例えば、交通事故では、年間4千人が死亡しているので、想定死亡者数は4千人、年間発生率は交通事故が起きない年はないので100%、危険値は4000だ。同じように計算すると、台風・豪雨災害の危険値は100、水難事故は800となる。危険値の高い交通事故の対策に優先的に取り組むのは合理的な判断となる。
それでは地震や噴火の危険値はどうか。首都直下地震は危険値900、南海トラフ巨大地震は12800、富士山噴火は14だ。九州で超巨大噴火が起こる危険値は2400。

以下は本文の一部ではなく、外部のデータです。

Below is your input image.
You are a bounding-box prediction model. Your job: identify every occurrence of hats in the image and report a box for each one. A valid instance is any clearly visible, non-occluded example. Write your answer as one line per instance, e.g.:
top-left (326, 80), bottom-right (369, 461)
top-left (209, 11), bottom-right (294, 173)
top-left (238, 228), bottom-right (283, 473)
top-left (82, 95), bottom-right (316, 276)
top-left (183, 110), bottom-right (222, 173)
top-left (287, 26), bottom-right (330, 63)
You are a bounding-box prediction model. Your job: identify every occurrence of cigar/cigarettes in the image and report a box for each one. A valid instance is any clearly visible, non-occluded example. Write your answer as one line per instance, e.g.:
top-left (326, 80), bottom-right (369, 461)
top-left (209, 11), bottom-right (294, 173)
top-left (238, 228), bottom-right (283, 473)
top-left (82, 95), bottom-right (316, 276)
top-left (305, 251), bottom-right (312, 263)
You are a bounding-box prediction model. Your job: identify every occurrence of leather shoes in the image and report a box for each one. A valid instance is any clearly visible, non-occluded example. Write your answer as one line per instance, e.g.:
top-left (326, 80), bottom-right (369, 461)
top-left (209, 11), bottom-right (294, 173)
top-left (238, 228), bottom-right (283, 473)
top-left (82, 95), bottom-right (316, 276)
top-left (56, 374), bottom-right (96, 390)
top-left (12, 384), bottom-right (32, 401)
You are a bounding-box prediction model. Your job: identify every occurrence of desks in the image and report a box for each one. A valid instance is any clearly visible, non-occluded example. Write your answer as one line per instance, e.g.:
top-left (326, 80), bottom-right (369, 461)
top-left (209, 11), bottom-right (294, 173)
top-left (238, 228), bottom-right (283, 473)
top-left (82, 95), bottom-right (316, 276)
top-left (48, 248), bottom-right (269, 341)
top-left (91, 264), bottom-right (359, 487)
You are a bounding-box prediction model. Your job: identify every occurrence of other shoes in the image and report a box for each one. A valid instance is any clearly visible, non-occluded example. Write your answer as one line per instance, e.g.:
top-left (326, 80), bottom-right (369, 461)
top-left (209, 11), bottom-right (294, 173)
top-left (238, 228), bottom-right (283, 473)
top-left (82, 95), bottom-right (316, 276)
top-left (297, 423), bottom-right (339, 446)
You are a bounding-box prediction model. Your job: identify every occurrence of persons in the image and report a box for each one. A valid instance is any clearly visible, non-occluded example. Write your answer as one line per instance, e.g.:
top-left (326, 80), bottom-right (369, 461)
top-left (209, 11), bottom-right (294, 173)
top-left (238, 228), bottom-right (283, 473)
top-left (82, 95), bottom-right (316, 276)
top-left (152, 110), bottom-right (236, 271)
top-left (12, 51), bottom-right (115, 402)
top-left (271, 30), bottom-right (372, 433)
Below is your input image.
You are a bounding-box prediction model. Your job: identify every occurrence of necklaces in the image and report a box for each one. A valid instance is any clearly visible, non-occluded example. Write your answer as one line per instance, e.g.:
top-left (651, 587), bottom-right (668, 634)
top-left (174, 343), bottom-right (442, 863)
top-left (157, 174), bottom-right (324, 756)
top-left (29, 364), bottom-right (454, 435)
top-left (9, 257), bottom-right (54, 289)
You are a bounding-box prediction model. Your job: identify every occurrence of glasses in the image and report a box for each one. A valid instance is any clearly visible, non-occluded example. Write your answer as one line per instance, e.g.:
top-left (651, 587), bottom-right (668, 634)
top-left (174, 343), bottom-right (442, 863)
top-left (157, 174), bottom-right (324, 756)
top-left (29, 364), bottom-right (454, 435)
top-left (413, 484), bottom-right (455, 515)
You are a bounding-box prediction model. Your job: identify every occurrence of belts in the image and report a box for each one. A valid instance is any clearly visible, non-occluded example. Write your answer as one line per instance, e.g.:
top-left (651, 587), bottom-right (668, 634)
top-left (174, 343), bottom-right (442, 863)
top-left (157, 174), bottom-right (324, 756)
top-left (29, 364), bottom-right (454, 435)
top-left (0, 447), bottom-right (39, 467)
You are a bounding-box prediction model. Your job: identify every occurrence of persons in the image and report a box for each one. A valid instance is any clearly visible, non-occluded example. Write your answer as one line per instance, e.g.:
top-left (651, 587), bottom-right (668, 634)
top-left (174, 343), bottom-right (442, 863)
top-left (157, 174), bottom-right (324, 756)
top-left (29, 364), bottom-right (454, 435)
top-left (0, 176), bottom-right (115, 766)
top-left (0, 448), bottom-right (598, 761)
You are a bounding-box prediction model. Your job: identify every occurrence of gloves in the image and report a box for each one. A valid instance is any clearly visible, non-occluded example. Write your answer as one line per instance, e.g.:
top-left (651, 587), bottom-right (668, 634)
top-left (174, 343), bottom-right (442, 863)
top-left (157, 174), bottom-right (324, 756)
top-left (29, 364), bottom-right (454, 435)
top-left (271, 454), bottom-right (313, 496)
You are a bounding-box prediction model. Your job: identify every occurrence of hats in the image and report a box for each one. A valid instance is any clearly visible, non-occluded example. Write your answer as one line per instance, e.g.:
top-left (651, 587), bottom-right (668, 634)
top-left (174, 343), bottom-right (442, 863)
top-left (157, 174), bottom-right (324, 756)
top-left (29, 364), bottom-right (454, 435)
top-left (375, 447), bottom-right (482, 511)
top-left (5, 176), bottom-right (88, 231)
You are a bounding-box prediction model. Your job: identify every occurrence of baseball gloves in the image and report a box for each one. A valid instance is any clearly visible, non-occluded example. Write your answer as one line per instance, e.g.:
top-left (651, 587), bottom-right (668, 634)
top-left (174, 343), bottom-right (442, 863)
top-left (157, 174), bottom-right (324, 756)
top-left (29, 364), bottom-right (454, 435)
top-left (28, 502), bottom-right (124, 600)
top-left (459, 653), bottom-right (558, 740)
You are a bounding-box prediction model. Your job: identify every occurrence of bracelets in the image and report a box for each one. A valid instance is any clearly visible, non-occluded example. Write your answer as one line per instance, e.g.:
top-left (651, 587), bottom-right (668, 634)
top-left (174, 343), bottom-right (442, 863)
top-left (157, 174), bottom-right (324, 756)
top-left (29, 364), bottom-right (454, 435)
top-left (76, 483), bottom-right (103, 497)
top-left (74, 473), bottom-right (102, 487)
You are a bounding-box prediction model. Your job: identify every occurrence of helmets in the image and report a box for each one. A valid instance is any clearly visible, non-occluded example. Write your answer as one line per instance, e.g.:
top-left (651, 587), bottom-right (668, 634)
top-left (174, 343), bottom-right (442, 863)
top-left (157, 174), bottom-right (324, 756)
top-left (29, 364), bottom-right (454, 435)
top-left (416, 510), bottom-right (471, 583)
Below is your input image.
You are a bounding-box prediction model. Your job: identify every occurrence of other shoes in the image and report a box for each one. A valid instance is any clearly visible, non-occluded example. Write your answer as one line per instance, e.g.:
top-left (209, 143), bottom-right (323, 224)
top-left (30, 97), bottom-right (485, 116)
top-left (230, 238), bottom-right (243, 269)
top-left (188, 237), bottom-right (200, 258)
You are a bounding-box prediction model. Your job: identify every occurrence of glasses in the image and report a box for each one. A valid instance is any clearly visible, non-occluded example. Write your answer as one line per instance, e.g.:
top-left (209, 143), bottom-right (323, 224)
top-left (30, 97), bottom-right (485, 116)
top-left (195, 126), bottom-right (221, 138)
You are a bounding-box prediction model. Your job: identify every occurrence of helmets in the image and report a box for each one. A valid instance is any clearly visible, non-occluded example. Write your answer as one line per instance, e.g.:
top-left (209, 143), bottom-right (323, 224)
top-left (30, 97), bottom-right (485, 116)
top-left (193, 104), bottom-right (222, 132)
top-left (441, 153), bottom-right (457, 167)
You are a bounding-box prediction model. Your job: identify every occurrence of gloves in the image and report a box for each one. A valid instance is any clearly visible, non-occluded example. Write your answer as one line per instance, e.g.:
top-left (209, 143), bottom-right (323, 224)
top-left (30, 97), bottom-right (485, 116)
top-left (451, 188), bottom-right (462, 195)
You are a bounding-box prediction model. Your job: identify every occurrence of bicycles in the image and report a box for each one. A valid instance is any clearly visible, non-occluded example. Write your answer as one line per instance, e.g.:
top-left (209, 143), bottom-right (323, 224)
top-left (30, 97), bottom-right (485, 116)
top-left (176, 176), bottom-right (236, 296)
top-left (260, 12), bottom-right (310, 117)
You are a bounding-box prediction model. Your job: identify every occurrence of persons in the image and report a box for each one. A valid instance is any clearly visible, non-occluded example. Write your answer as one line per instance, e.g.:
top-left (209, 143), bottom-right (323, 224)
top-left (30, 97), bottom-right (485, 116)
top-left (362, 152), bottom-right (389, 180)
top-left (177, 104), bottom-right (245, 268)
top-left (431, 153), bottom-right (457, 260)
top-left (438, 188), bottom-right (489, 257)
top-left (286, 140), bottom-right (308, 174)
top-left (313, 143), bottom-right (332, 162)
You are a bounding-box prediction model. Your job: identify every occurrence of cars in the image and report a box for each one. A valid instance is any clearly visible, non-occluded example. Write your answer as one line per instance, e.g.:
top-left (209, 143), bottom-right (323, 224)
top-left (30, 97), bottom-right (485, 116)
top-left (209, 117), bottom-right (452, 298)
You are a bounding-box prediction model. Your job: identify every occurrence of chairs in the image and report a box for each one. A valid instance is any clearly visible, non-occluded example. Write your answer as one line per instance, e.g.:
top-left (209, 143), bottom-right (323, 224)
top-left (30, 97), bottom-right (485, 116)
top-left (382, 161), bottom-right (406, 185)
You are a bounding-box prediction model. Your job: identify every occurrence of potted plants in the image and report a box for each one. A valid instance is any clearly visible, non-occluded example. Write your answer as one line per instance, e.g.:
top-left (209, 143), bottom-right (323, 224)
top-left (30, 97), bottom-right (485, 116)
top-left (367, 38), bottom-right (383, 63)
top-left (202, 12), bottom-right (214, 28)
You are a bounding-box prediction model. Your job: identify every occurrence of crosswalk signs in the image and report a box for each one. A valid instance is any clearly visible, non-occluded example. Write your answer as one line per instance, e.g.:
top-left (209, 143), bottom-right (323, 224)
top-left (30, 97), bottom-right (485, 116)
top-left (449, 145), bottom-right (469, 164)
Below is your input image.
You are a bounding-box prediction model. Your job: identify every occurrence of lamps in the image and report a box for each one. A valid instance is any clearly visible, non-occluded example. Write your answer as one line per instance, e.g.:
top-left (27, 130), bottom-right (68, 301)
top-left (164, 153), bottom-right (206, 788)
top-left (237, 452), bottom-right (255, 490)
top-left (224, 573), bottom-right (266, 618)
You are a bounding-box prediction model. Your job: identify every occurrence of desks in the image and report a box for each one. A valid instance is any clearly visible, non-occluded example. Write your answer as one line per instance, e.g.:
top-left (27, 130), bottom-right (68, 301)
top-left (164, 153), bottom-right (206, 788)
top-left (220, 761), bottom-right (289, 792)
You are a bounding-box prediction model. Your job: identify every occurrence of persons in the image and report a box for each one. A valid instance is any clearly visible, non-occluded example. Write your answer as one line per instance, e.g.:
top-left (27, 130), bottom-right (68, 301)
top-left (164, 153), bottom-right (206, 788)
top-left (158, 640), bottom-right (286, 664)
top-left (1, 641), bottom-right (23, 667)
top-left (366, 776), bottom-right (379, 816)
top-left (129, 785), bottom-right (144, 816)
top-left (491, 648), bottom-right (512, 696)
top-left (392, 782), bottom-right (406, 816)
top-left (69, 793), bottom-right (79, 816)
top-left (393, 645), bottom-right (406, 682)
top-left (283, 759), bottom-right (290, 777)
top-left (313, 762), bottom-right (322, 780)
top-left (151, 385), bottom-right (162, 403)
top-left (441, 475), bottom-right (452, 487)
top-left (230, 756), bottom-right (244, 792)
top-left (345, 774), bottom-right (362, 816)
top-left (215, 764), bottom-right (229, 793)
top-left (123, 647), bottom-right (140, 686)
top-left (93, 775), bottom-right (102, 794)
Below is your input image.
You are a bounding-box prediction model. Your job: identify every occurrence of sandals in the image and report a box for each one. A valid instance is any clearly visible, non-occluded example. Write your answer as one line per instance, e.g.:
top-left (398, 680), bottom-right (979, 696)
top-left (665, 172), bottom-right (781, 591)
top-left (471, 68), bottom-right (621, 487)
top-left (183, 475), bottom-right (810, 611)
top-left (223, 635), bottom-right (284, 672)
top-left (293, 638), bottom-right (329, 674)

台風・豪雨災害や首都直下地震などの対策よりも優先度は高くなってもおかしくはないが、そうはなっていないのが現状だ。巽氏はこういう。
「超巨大噴火の危険値は高いにもかかわらず、災害としての認知度は低く、対策もほとんどされていません。超巨大噴火はいつ起きてもおかしくない災害だと見るべき。このままでは日本が消滅しかねません。避難計画や降灰してもライフラインを止めない対策をするなどし、犠牲者を半分に抑えることができれば、日本は消滅せずに残ることができると考えています」
火山大国である日本のリスクに改めて向き合い直す必要が出てきている。(AERA dot.編集部・吉崎洋夫)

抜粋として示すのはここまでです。